READING PASSAGE |
* * *

Thus, two strengthening mechanisms contribute to the overall strength of oxygen-free copper: Grain boundary strengthening ${\sigma }_{GB}$ and dislocation strengthening ${\sigma }_{dis}$. The total stress is, therefore, a combination of these strengthening mechanisms with the assumption that each of them works independently (2):

$$\sigma ={\sigma }_o+{\sigma }_{GB}+{\sigma }_{dis}$$

(2)

Grain boundary strengthening is based on the Hall–Petch relation (2), while dislocation strengthening is defined by the Taylor Equation (3) [27]:

$${\sigma }_{dis}=\alpha \cdot M\cdot G\cdot b\cdot {\rho }^{\raisebox{1ex}{$1$}\!\left/ \!\raisebox{-1ex}{$2$}\right.}$$

(3)

where α is a numerical factor depending on the dislocation arrangement, M is a Taylor factor with a constant value of 3.06 for uniaxial tensile deformation in the fully constrained model, G is the shear modulus, b is the Burgers vector, and ρ is related to the density of dislocations. In practice, the dislocation density and yield stress generally show a similar evolution to the stress values when processed by the ECAP method. It can be seen that the yield stress at saturation is related to the maximum dislocation density by the Taylor relation for metals with a surface-centred crystal lattice (f.c.c.) [26]. The dislocation density increases while the grain size decreases with stress during the deformation process in the case of the ECAP technology. Thus, after combining the previous relations (1), (2), and (3), the total strength is (4):

$$\sigma ={\sigma }_o+k_{xy}\cdot d^{-\raisebox{1ex}{$1$}\!\left/ \!\raisebox{-1ex}{$2$}\right.}+\alpha \cdot M\cdot G\cdot b\cdot {\rho }^{\raisebox{1ex}{$1$}\!\left/ \!\raisebox{-1ex}{$2$}\right.}$$

(4)

On the basis of the above research, the main objective was set, namely, to investigate the relationship between the development of structural and mechanical changes of the AlMgSi_0.5 alloy during extrusion by the ECAP method. When this knowledge is used at the design stage, the extrusion technology can be more effectively designed and controlled to achieve the desired grain size and material strengthening.

2. Materials and Methods

2.1. Experimental Material AlMgSi_0.5

Aluminium alloy AlMgSi_0.5 (EN AW 6060) is a medium-strength, heat-treatable alloy with a strength slightly below 6005 A. Alternative names and designations include Al-Mg-Si_0.5, 3.3206, and A96060. It is a heat-treatable alloy with excellent corrosion resistance, weldability, and machinability.

It is also characterised by good cold formability. It is commonly used for the production of complex cross-sections, can be easily anodised, and is suitable for welding with all common methods. Its chemical composition according to standards and tolerances are listed in

Table 1. Chemical composition of aluminium alloy AlMgSi_0.5 (EN AW 6060).

* * *

SOURCE DATA |

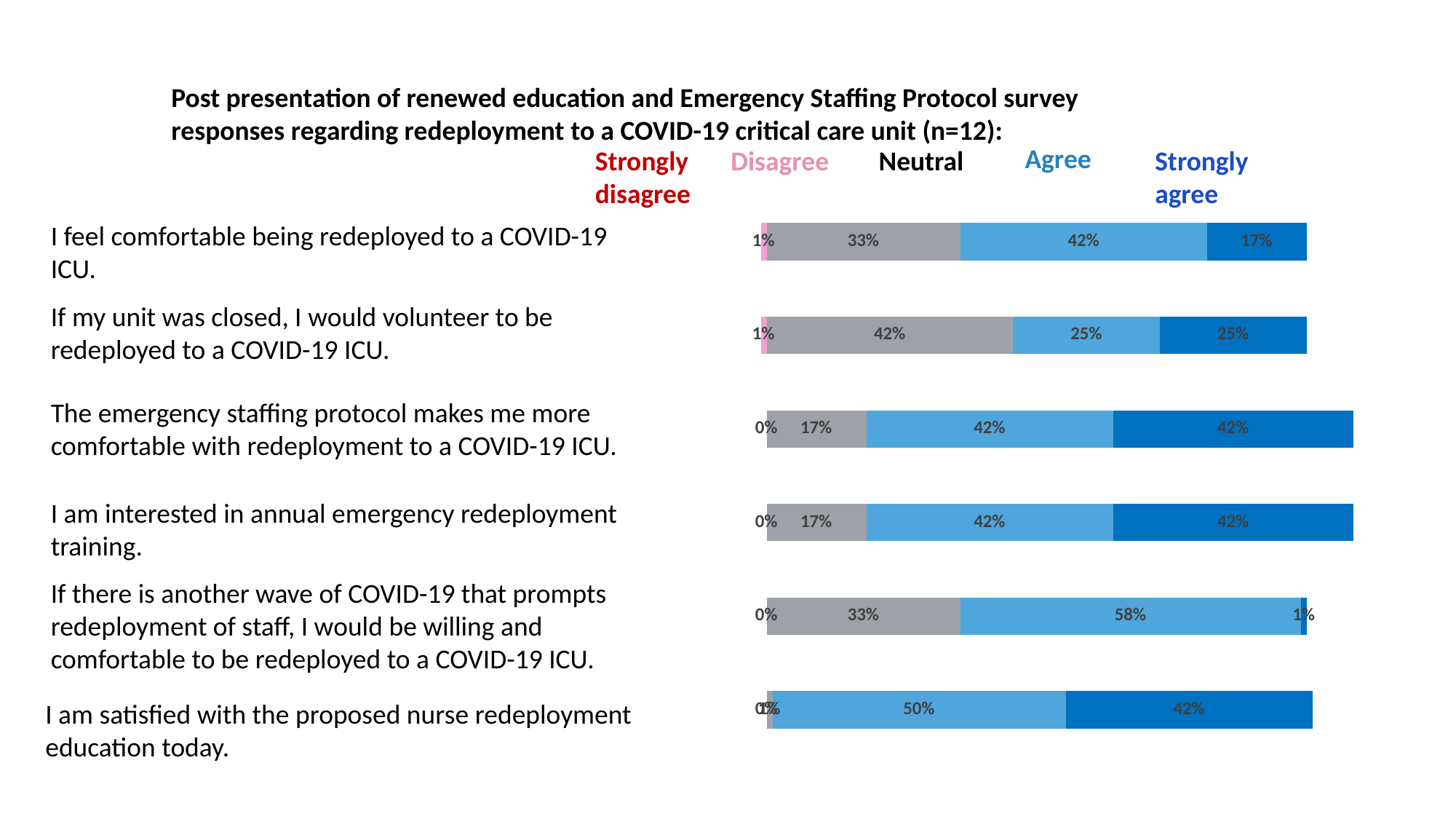
For "I feel comfortable being redeployed to a COVID-19 ICU", how many percentage points higher is Agree than Strongly agree? 25 For "If my unit was closed, I would volunteer to be redeployed to a COVID-19 ICU", how many percentage points higher is Neutral than Agree? 17 What percentage of respondents chose Agree for "If there is another wave of COVID-19 that prompts redeployment of staff, I would be willing and comfortable to be redeployed to a COVID-19 ICU"? 58% What percentage of respondents were Neutral on "If my unit was closed, I would volunteer to be redeployed to a COVID-19 ICU"? 42% What percentage of respondents were Neutral on "I feel comfortable being redeployed to a COVID-19 ICU"? 33% What kind of chart is shown on the slide? Stacked bar chart For "If my unit was closed, I would volunteer to be redeployed to a COVID-19 ICU", which response category has the largest share? Neutral How many response categories does the legend list? 5 What percentage of respondents chose Strongly agree for "I am satisfied with the proposed nurse redeployment education today"? 42% How many survey statements are shown in the chart? 6 For "I feel comfortable being redeployed to a COVID-19 ICU", which response category has the largest share? Agree Which statement has the larger Strongly agree share: "I feel comfortable being redeployed to a COVID-19 ICU" or "The emergency staffing protocol makes me more comfortable with redeployment to a COVID-19 ICU"? The emergency staffing protocol makes me more comfortable with redeployment to a COVID-19 ICU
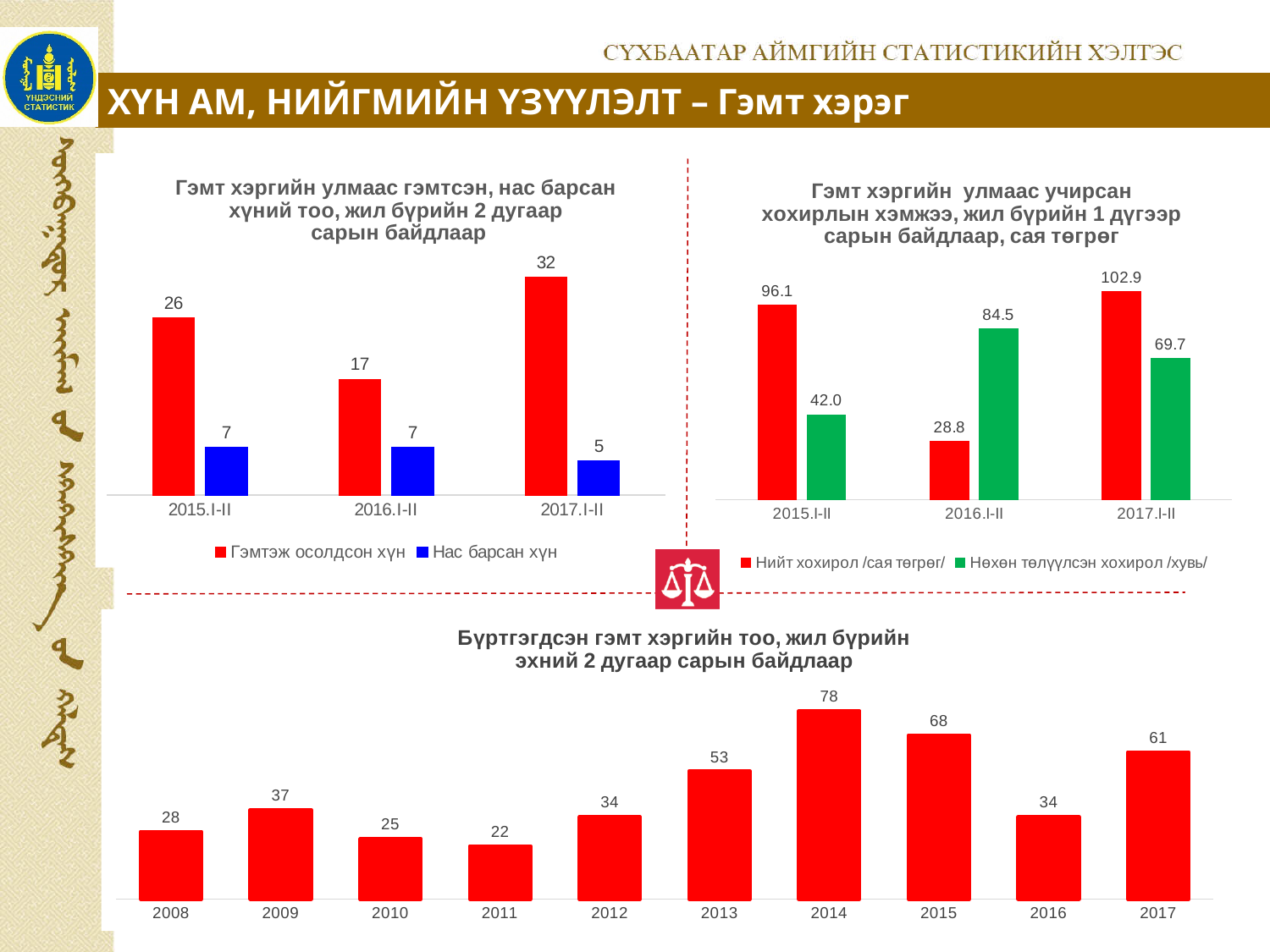
In the top-right chart (Гэмт хэргийн улмаас учирсан хохирлын хэмжээ), which is larger in 2016.I-II: Нийт хохирол or Нөхөн төлүүлсэн хохирол? Нөхөн төлүүлсэн хохирол In the bottom chart (Бүртгэгдсэн гэмт хэргийн тоо), which year has the lowest value? 2011 How many series does the legend of the top-right chart (Гэмт хэргийн улмаас учирсан хохирлын хэмжээ) list? 2 In the bottom chart (Бүртгэгдсэн гэмт хэргийн тоо), which year has the highest value? 2014 In the top-left chart (Гэмт хэргийн улмаас гэмтсэн, нас барсан хүний тоо), what is the difference between Гэмтэж осолдсон хүн in 2015.I-II and 2016.I-II? 9 How many years are shown on the x axis of the bottom chart (Бүртгэгдсэн гэмт хэргийн тоо)? 10 In the bottom chart (Бүртгэгдсэн гэмт хэргийн тоо), what is the difference between the values for 2017 and 2016? 27 In the top-left chart (Гэмт хэргийн улмаас гэмтсэн, нас барсан хүний тоо), what is the value for Гэмтэж осолдсон хүн in 2017.I-II? 32 In the top-right chart (Гэмт хэргийн улмаас учирсан хохирлын хэмжээ), which period has the lowest value for Нийт хохирол? 2016.I-II In the bottom chart (Бүртгэгдсэн гэмт хэргийн тоо), what is the value for 2014? 78 In the top-left chart (Гэмт хэргийн улмаас гэмтсэн, нас барсан хүний тоо), what is the value for Нас барсан хүн in 2017.I-II? 5 In the top-right chart (Гэмт хэргийн улмаас учирсан хохирлын хэмжээ), what is the value for Нийт хохирол in 2017.I-II? 102.9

* * *

WHAT YOU NEED TO DO |
a – Do these statements agree with the passage on ECAP strengthening? For each, answer yes or no and quote the words of the passage that decide it.
(i) The Taylor factor M has a constant value of 3.06 for uniaxial tensile deformation in the fully constrained model.
(ii) During ECAP deformation, grain size grows as dislocation density rises.
(iii) AlMgSi_0.5 is a heat-treatable alloy with poor weldability.
b – Answer from the passage on ECAP strengthening:
(i) Which alloy does the main objective concern?
(ii) What alternative names and designations does the passage list for that alloy?
(iii) In the Taylor equation, what does b stand for?
Nothing here depends on the data.

WRITTEN ANSWERS |
a –
(i) Yes: "M is a Taylor factor with a constant value of 3.06 for uniaxial tensile deformation in the fully constrained model"
(ii) No: "The dislocation density increases while the grain size decreases with stress during the deformation process in the case of the ECAP technology."
(iii) No: "It is a heat-treatable alloy with excellent corrosion resistance, weldability, and machinability."

b –
(i) AlMgSi_0.5
(ii) Al-Mg-Si_0.5, 3.3206, and A96060
(iii) The Burgers vector